I am broadly interested in questions related to the nature of intelligent life and its future. Such questions include: "how frequently does intelligent life arise in the Universe?" (the SETI question), "can simple organizing principles account for the emergent complexity of intelligent behavior?" (which I approach by studying deep learning and reinforcement learning), and "how do we align advanced machine intelligence with human values?" (the AI Safety question).
- Examining the Causal Structures of Deep Neural Networks Using Information Theory.
Scythia Marrow, Eric J. Michaud, Erik Hoel. Entropy, 22(12):1429, 2020. Code. Videos.
- Understanding Learned Reward Functions.
Eric J. Michaud, Adam Gleave, Stuart Russell. Deep RL Workshop, NeurIPS 2020. Code.
- Lunar Opportunities for SETI.
Eric J. Michaud, Andrew Siemion, Jamie Drew, Pete Worden, 2020.
This past summer, I interned with Stuart Russell's AI safety group, the Center for Human-Compatible AI. With Adam Gleave, I worked on a paper exploring the use of machine learning interpretability techniques on learned reward functions. We presented the paper at the Deep RL Workshop at NeurIPS 2020.

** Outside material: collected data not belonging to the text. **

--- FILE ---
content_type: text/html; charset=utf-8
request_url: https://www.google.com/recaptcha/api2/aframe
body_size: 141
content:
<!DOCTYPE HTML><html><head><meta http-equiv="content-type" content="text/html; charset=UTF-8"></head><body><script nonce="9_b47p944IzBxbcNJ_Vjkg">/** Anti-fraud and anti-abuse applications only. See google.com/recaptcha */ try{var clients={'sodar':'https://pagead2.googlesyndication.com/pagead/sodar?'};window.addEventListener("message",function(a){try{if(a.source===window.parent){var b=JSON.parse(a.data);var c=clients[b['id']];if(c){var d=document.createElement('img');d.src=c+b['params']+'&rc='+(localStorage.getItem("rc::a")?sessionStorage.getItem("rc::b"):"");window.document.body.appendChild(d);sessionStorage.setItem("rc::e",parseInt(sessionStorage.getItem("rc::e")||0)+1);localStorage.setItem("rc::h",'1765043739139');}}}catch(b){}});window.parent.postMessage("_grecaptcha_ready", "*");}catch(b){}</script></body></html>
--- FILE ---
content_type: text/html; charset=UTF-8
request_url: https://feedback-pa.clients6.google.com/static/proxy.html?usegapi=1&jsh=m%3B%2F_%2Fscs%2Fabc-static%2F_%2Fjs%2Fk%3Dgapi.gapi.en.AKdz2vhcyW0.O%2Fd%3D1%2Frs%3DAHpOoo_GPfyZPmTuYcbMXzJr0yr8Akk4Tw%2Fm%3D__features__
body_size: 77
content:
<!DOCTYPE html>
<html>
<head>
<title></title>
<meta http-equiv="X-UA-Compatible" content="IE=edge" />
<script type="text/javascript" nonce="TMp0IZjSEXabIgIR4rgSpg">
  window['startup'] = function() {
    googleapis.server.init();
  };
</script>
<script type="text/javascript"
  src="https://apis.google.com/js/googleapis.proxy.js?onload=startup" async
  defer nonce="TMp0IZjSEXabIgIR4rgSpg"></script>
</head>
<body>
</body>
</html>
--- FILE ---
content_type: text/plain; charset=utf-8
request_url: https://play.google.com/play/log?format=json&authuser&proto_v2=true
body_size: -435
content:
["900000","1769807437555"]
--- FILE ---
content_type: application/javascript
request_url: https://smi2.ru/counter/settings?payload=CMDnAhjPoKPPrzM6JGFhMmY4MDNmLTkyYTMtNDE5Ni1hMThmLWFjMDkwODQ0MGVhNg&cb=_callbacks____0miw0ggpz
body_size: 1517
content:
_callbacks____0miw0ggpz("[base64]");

Over the last year, I've also been working with the neuroscientist Erik Hoel. We've been measuring effective information and integrated information in deep neural networks. The corresponding paper was published in the journal Entropy. The code is available here. I am broadly interested in the theory of deep learning.
Previously, I worked with the Berkeley SETI Research Center (the Breakthrough Listen Initiative), and wrote a paper on the idea of doing radio-frequency SETI searches from the far side of the Moon. More info on the project, with some more links, can be found here. This work was the subject of a lovely article on supercluster.com.